PDAL / python

PDAL's Python Support
Other
115 stars 34 forks source link

Allow setting metadata dict on a PDAL writer stage to enable metadata forwarding #147

Open chambbj opened 1 year ago

chambbj commented 1 year ago

When working with Python, it is conceivable that users will read data via PDAL, operate on it using custom Python code, and then want to write the via PDAL. Currently, we can set certain metadata fields like scale and offset manually, but other metadata that would otherwise be forwarded in a traditional PDAL pipeline (at least with forward="all") cannot be so easily set. PDAL and the Python bindings need to provide a mechanism that would allow us to forward all metadata, but passing in the dict returned by pipeline.metadata when creating the writer stage.

hobu commented 1 year ago

What other metadata do you need to set here? The only other thing I can think of is any VLRs, but it is probably better to ferry those yourself so you get what you want.

If we were to do anything on this, I wonder if adding a settable metadata node to pdal::Stage pipeline members is the way to do it, not by patching something into the python bindings here.

leavauchier commented 10 months ago

Hello, I'm not sure if this would help, but I have one use case of the proposed mechanism : if you have a las reader, you do some specific stuff in python with your data and you want to write an output las file with the same srs, las_version, dataformat_id, extra_dimensions, etc... In case everything can't be done in a single pipeline, all this info would need to be fetched and parsed one by one, with the risk that some metadata are forgotten, so this could be handy to ba able do directly forward the whole metadata dict

diego-gris commented 7 months ago

@hobu, I agree with @leavauchier.
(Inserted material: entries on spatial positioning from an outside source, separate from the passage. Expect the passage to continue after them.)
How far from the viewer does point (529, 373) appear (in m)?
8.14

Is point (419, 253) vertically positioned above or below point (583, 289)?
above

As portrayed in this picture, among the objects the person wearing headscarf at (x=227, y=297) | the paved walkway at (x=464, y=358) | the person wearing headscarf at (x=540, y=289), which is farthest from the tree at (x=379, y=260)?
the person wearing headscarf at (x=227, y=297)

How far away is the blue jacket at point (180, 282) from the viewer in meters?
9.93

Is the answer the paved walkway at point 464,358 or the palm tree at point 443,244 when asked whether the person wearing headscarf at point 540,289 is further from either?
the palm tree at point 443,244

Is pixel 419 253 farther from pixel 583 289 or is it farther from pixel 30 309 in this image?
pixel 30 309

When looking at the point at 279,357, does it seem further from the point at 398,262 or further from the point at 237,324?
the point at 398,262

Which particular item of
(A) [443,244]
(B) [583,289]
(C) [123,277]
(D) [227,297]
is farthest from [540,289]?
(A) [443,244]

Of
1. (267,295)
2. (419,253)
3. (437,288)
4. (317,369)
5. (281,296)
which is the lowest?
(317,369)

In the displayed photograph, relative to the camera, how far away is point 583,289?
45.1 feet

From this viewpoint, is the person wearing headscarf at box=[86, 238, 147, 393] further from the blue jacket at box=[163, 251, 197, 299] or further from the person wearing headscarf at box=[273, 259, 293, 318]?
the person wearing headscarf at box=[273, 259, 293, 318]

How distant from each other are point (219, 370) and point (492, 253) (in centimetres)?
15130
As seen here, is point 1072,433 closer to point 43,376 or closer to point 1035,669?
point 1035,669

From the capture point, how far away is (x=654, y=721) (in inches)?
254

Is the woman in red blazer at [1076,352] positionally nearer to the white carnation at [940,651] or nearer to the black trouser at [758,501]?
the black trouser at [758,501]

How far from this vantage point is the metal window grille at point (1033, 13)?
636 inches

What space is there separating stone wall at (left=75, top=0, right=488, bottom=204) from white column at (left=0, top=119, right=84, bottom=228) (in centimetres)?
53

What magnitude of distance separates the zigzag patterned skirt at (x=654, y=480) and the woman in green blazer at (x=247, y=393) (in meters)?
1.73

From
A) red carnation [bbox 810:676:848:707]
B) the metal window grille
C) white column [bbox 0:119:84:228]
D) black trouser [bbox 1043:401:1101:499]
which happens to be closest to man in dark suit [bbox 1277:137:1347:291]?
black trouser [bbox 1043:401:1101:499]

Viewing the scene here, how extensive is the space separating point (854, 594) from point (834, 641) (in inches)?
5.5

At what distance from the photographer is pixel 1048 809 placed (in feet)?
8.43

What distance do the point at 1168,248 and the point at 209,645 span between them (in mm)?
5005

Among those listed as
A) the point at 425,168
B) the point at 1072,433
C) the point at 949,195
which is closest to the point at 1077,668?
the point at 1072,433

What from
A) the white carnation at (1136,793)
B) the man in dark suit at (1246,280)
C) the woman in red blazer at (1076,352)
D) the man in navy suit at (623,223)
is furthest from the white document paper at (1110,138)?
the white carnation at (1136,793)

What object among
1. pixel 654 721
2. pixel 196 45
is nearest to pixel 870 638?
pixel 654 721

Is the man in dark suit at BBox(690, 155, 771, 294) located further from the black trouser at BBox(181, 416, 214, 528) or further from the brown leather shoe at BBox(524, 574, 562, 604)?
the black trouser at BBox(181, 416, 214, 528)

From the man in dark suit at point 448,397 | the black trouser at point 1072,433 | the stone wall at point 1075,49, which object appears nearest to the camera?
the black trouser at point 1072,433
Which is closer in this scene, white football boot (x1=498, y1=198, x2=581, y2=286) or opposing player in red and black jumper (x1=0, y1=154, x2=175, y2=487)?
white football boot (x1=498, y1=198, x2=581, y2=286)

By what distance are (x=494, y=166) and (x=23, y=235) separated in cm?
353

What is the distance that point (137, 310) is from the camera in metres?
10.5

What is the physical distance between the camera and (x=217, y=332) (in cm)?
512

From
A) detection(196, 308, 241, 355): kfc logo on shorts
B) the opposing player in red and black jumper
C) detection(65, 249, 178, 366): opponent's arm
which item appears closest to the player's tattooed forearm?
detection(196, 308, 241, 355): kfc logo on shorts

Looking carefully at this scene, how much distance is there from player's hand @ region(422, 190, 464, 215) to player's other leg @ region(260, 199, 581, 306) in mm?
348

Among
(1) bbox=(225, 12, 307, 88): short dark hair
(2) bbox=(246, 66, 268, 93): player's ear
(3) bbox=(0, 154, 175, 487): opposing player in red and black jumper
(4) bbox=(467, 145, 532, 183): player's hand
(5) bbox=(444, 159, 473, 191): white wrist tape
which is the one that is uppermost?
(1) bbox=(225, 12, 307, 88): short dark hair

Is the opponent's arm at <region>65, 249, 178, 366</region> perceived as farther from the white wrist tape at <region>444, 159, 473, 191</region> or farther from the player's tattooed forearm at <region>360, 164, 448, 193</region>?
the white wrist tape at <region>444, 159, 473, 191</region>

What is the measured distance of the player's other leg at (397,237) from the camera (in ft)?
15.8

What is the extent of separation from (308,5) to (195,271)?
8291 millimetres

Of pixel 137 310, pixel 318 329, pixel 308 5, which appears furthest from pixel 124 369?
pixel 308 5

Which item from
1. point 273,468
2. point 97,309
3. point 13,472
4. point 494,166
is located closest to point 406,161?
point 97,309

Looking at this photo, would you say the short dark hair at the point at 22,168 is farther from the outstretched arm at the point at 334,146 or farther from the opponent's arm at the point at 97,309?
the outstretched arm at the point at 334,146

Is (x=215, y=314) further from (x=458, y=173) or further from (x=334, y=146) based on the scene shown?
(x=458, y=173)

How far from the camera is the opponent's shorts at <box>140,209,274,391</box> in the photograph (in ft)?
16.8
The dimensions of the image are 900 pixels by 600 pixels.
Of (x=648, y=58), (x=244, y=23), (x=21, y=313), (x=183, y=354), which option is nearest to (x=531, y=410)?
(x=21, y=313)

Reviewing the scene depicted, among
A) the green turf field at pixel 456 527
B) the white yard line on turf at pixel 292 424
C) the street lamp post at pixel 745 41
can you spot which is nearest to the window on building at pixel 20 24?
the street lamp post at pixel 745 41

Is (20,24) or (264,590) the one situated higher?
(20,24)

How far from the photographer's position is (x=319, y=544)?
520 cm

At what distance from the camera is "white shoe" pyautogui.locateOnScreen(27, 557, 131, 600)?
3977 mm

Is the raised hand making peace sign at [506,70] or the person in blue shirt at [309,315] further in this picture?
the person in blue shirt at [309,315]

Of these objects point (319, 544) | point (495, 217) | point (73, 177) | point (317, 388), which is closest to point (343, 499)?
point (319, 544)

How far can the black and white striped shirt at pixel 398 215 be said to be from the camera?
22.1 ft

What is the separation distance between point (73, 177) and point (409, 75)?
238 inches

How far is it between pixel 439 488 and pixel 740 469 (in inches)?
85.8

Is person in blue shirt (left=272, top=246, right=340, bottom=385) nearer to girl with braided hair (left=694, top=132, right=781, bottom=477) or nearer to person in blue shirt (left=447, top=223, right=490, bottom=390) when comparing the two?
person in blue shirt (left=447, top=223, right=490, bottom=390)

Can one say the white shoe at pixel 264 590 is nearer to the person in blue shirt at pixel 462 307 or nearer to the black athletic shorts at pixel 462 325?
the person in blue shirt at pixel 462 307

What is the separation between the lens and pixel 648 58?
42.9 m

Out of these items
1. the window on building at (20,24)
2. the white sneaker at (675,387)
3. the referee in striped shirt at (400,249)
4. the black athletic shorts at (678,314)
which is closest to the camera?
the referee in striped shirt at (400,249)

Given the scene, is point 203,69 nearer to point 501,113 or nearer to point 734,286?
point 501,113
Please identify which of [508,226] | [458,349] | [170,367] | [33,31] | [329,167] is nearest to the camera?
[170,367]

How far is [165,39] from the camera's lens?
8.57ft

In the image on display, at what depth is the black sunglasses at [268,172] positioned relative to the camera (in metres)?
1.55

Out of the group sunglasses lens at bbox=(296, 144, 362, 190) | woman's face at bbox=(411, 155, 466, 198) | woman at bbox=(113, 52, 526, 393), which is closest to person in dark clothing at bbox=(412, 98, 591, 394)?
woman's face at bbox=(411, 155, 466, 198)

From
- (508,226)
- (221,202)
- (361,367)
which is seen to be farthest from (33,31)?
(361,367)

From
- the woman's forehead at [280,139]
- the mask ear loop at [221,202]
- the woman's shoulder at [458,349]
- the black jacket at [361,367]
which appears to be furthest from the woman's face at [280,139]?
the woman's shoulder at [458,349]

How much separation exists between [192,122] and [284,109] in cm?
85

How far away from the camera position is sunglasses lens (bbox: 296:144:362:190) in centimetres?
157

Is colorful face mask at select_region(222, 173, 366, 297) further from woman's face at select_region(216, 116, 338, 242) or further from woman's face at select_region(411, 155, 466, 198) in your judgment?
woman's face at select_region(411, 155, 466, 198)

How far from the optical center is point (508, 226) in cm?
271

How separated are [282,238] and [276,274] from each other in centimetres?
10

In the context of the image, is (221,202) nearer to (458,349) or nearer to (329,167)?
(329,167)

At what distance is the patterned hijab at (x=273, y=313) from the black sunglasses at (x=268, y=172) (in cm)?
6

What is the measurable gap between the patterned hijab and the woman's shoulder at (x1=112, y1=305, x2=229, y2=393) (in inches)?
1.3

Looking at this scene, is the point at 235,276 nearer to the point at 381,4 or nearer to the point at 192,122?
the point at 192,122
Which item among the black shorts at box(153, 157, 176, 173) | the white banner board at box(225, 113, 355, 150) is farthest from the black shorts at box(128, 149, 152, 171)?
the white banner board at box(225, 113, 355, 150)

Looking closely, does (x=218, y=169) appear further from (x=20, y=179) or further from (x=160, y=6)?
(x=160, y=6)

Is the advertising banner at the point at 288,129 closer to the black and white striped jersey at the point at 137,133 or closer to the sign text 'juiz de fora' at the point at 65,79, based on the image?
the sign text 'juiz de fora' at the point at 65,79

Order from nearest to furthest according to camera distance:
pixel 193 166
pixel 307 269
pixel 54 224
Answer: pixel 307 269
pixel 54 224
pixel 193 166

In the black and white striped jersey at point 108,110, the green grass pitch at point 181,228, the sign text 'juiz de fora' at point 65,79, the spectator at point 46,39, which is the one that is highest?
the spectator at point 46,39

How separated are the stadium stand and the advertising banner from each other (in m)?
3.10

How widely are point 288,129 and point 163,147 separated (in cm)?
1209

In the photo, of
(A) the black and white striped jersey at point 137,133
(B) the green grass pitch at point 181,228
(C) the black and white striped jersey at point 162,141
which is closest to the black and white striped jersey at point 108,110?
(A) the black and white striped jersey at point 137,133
I've noticed that if I capture the outputs of a Reader as a numpy array and later try to write them to a .las file by passing the numpy array to the Pipeline constructor method, the output file is missing CRS information. It would be great if we could also pass the metadata to the writer after processing the arrays in Python so that we can write files the same way we do when writing them directly after reading on the same pipeline.